"Contact with human creatures is given to us through the sense of perception. Contact with God is given to us through the sense of absence. Compared with absence, presence become more absent than absence."
--Simon Weil
How can we direct the way of our thoughts to manifest our love for God? If Simon Weil is correct in saying that our contact with God is given to us through the sense of absence, how can we make contact with something absent? But I think the key question is, What does it mean to desire God, let alone desire anybody?
When you love someone, do you not desire her presence in your life? In the least, do you not want to be sure that that person will always be there so you can love her and she can love you in return? That desire for someone's presence, I'm thinking of the death of a friend or family member, doesen't that make the person, now gone, seem more diffuse, more ever-present? You go into her room, the room she used to live and where you used to talk to one another, and it seems as if now that she's gone, her ghost pervades the room. She seem everywhere and nowhere. Your desire summons her, and although you never believed in ghosts, you know it's a symbol that was created for this very feeling, that ghosts really do exist, but not like in the movies. Your desires change your experience of the world, and these ghosts that are summoned by the desires of the mind, they'll change you.
Yes, desire! That's the word. Desire, which gives direction to the stream of your thoughts. Desire--so bodily, so phyisical, but so spiritual as well! Even with the desire to solve something as purely abstract as a math equation, the desire to suceed becomes bodily. You need to solve the problem, because a desire rebuked is a painful matter. Is not the failures and successes of desire one of the roots of suffering? A desire that strikes the mind is the first stage of way-making, but a desire poorly chosen can be the death of the soul.
Bob Dylan in his song "Dark Eyes" says:
"Oh, time is short and the days are sweet and passion rules the arrow that flies..."

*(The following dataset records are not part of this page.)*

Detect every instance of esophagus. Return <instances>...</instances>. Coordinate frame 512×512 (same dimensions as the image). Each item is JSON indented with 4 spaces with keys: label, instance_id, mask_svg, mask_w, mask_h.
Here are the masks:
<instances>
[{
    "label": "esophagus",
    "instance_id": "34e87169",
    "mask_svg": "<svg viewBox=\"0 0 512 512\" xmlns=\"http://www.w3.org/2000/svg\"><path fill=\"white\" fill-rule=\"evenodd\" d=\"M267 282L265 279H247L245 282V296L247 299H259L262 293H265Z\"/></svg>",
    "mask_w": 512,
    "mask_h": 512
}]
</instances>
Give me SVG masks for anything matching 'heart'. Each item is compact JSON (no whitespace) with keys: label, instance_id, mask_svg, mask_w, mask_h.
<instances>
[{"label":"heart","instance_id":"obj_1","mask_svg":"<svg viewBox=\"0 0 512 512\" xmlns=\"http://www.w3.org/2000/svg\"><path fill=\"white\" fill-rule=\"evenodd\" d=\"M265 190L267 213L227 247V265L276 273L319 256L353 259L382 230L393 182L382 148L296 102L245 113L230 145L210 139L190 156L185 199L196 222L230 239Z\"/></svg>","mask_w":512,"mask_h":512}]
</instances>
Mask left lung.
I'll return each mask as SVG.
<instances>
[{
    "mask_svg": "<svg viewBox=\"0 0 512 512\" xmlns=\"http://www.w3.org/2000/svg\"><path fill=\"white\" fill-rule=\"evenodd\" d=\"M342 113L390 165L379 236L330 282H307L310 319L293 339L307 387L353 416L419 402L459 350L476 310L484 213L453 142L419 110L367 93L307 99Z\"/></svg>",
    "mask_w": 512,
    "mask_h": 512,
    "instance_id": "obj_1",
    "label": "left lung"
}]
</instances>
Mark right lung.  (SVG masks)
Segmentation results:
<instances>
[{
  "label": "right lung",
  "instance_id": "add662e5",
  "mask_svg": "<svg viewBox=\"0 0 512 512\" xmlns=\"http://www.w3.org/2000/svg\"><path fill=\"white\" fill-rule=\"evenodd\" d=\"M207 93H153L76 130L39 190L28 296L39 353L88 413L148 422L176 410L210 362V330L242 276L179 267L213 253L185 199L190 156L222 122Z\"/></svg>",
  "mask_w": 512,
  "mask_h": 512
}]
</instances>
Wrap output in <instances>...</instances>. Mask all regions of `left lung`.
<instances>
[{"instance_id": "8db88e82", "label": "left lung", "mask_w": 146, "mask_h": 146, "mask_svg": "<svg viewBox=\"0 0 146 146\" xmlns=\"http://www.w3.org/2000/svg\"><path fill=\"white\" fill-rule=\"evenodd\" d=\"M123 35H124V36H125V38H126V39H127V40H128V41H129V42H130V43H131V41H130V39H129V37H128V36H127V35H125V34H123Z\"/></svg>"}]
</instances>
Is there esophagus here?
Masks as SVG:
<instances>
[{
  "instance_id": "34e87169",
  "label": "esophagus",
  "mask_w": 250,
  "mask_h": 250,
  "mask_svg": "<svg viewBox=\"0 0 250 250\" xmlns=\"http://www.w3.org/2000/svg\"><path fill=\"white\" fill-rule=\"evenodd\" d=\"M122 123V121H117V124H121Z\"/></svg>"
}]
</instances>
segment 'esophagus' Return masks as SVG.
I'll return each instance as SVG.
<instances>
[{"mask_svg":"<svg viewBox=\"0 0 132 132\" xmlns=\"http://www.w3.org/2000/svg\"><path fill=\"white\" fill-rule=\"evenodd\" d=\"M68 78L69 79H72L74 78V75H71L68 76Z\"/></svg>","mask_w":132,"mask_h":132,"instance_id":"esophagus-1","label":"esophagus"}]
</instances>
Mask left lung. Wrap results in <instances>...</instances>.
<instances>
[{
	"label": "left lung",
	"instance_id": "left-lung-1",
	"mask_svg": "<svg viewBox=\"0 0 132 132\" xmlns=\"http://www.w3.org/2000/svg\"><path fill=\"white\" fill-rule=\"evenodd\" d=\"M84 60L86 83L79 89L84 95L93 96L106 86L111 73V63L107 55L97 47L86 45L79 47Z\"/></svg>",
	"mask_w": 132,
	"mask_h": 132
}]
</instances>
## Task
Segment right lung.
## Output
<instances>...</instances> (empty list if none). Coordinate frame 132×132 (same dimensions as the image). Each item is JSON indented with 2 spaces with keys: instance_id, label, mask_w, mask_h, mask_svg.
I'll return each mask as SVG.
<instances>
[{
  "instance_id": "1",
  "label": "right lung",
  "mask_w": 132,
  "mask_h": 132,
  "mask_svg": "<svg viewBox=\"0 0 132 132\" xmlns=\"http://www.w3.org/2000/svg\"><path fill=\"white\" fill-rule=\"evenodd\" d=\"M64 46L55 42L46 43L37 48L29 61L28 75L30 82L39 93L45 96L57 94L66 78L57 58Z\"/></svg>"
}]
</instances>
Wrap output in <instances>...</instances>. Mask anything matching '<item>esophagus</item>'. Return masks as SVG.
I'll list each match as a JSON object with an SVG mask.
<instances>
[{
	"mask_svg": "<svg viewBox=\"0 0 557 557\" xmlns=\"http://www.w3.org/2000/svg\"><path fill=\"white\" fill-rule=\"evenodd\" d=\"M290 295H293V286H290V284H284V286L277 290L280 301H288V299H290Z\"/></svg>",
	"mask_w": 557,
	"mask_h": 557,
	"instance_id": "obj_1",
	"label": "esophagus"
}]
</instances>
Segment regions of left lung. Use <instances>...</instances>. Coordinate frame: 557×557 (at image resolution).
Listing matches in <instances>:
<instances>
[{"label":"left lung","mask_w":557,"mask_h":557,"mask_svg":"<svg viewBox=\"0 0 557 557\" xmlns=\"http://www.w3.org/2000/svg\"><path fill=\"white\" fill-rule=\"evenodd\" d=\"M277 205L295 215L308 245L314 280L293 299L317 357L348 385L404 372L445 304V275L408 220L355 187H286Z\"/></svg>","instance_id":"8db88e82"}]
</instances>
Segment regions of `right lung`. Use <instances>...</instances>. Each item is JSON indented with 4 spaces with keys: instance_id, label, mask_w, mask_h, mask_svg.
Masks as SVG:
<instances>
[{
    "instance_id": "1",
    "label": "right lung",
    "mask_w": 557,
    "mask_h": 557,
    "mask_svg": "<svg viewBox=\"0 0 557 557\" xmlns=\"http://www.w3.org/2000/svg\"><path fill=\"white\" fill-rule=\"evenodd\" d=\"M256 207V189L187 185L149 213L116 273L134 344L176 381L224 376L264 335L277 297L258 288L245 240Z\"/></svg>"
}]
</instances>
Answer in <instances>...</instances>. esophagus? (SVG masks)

Yes, time is short and life will nibble at your conscience, asking you time and time again--"How far are you aiming your arrows? Are they reaching as far as they can reach?" The arrow that flies? Is that not our idea that your mind moves in streams of forces, that your thoughts, moved by desire, have direction? Swept up by your desires, desires that you must freely choose, your mind, no, your whole existence moves itself through its two worlds--the physical world of people and things, and the mental world of attitudes and ideas. But in what direction should one's passion go?
Of course, people have different modes of passions. Some are passionate about collecting bottle caps, some (like me) are passionate about singing, and some are passionate about playing a sport. This is all fine, but there are passions that define the spectrum of life and death, that seem to contain all of the material world and charge it with meaning. To be passionate about playing baseball is perfectly healthy, but what if that passion contained all of life and death itself? Or what if you lived to passionately love another woman, a temptation that would surely befall me if that person filled my life with such peace and joy.
The author Robert Penn Warren, writing on Hemingway's A Farewell to Arms, interpreted the death of Catherine as the discovery that "the attempt to find a substitute for universal meaning in the limited meaning of the personal relationship is doomed to failure." What happens to the soul of a man that finds that the limited meaning of a woman, baseball, singing, or whatever; what happens to this man when he finally realizes that this cannot be a substitute for a universal meaning? What Tragedy?
I make another statment to self--
"The purpose of my life is to find and live a passion that will give a purpose to my life."